In the example below, the raw string - noted by the r prefix of the string literal in the second operand of the LIKE predicate ( Example 5.1 ) - causes AMPS to search for the literal characters ++ in the results, without requiring those characters to be escaped ( Example 5.2 ). In this example we are querying for string that contains the programming language named C++. In the regular string, we are required to escape the '+' character since it is also used in a regular expression as the “match previous 1 or more times” regular expression character. In the raw string we can use r'C++' to search for the string and not have to escape the special '+' character.

/FIXML/Language LIKE r'C++'

Example 5.1: Raw String Example

/FIXML/Language LIKE 'C\+\+'

Example 5.2: Regular String Example

Topic Regular Expressions

As mentioned previously, AMPS supports regular expression filtering for topics, in addition to content filters. Regular expressions use the same grammar described in content filtering.

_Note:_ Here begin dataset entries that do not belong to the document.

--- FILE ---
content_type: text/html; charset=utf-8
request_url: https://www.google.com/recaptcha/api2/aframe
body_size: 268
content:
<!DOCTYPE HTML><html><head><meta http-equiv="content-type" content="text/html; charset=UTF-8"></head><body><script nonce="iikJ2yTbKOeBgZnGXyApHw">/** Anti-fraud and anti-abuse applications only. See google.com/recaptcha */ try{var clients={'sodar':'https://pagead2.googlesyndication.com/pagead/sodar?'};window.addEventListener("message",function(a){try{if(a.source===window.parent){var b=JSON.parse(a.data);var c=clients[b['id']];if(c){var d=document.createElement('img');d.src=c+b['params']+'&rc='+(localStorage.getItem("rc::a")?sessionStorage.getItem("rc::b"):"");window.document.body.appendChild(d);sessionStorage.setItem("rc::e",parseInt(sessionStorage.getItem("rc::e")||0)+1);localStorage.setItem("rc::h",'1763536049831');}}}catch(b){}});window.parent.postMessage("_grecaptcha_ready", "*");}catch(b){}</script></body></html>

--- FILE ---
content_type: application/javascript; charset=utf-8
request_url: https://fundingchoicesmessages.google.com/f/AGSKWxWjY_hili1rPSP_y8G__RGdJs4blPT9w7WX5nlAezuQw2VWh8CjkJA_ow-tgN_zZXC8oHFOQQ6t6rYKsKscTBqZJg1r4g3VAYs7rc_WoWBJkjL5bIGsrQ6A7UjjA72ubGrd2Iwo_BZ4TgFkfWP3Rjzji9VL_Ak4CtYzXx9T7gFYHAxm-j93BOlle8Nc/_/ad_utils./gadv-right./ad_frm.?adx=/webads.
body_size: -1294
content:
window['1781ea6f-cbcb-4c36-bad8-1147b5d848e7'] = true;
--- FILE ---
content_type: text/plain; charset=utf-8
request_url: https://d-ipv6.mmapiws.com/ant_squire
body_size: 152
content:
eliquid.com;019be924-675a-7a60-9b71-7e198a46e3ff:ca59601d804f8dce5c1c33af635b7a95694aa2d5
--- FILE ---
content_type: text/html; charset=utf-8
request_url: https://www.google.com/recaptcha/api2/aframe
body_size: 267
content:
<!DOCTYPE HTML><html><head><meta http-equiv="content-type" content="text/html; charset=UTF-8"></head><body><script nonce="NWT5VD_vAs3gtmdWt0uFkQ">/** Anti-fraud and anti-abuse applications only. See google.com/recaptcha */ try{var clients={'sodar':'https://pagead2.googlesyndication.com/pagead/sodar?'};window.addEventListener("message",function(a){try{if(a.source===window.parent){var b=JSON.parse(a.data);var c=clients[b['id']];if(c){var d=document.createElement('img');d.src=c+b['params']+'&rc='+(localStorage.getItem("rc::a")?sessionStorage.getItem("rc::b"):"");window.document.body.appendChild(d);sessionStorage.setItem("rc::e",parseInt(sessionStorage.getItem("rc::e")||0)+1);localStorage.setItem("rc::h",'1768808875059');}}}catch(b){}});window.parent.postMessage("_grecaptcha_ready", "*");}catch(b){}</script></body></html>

Regular expression matching for topics is enabled in an AMPS instance by default.

Subscriptions or queries that use a regular expression for the topic name provide all matching records from AMPS topics where the name of the topic matches the regular expression used for the subscription or query. For example, if your AMPS configuration has three SOW topics, Topic_A, Topic_B and Topic_C and you wish to search for all messages in all of your SOW topics for records where the Name field is equal to “Bob”, then you could use a sow command with a topic of Topic_.* and a filter of /FIXML/@Name='Bob' to return all matching messages that match the filter in all of the topics that match the topic regular expression.

tip Results returned when performing a topic regular expression query will follow “configuration order” — meaning that the topics will be searched in the order that they appear in your AMPS configuration file. Using the above query example with Topic_A, Topic_B and Topic_C, if the configuration file has these topics in that exact order, the results will be returned first from Topic_A, then from Topic_B and finally the results from Topic_C. As with other queries, AMPS does not make any guarantees about the ordering of results within any given topic query.